Fatih Birol, the IEA Executive Director, said: “I see solar becoming the new king of the world’s electricity markets. Based on today’s policy settings, it is on track to set new records for deployment every year after 2022.

If governments and investors step up their clean energy efforts in line with our Sustainable Development Scenario, the growth of both solar and wind would be even more spectacular – and hugely encouraging for overcoming the world’s climate challenge”.

The Outlook showed that strong growth of renewables needs to be paired with robust investment in electricity grids which, if not invested in, could be a weak link in the transformation of the power sector.

Fossil fuels face varying challenges. Coal demand does not return to pre-crisis levels in the Stated Policies Scenario, with its share in the 2040 energy mix falling below 20 per cent for the first time since the Industrial Revolution.

But demand for natural gas grows significantly, mainly in Asia, while oil remains vulnerable to the major economic uncertainties resulting from the pandemic.

The era of global oil demand growth will come to an end in the next decade”, Birol said. “But without a large shift in government policies, there is no sign of a rapid decline. Based on today’s policy settings, a global economic rebound would soon push oil demand back to pre-crisis levels”.
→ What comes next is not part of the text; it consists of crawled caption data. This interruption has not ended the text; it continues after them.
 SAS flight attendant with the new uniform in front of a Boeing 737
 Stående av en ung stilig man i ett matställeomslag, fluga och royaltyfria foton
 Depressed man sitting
Global emissions are set to bounce back more slowly than after the financial crisis of 2008-2009, but the world is still a long way from a sustainable recovery. A step-change in clean energy investment offers a way to boost economic growth, create jobs and reduce emissions.
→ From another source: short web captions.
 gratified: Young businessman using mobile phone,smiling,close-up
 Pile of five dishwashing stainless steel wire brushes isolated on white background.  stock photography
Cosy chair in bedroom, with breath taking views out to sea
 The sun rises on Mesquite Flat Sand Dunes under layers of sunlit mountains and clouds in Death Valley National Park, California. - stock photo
This approach has not yet featured prominently in plans proposed to date, except in the European Union, the United Kingdom, Canada, Korea, New Zealand, and a handful of other countries.
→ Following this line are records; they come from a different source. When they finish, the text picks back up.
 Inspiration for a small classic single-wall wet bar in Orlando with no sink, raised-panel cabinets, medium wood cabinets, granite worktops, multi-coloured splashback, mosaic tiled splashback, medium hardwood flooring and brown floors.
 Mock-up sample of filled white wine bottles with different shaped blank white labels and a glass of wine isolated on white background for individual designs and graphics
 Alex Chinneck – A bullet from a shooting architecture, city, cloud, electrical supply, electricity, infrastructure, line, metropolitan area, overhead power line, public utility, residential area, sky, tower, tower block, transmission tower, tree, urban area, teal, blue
In the Sustainable Development Scenario, the next 10 years would see a major scaling up of hydrogen and carbon capture, utilisation and storage, and new momentum behind nuclear power.

Despite a record drop in global emissions this year, the world is far from doing enough to put them into decisive decline. The economic downturn has temporarily suppressed emissions, but low economic growth is not a low-emissions strategy – it is a strategy that would only serve to further impoverish the world’s most vulnerable populations”, Birol added.

Only faster structural changes to the way we produce and consume energy can break the emissions trend for good. Governments have the capacity and the responsibility to take decisive actions to accelerate clean energy transitions and put the world on a path to reaching our climate goals, including net-zero emissions.”

A significant part of those efforts would have to focus on reducing emissions from existing energy infrastructure – such as coal plants, steel mills, and cement factories. Otherwise, international climate goals will be pushed out of reach, regardless of actions in other areas. If today’s energy infrastructure continues to operate in the same way as it has done so far, it would already lock in a temperature rise of 1.65 °C.

World to hit net-zero by 2070

Despite such major challenges, the vision of a net-zero emissions world is increasingly coming into focus. The ambitious pathway mapped out in the Sustainable Development Scenario relies on countries and companies hitting their announced net-zero emissions targets on time and in full, bringing the entire world to net-zero by 2070.

Reaching that point two decades earlier, as in the new Net Zero Emissions by 2050 case, would demand a set of dramatic additional actions over the next 10 years.

Bringing about a 40 per cent reduction in emissions by 2030 requires, for example, that low-emissions sources provide nearly 75 per cent of global electricity generation in 2030, up from less than 40 per cent in 2019 – and that more than 50 per cent of passenger cars sold worldwide in 2030 are electric, up from 2.5 per cent in 2019.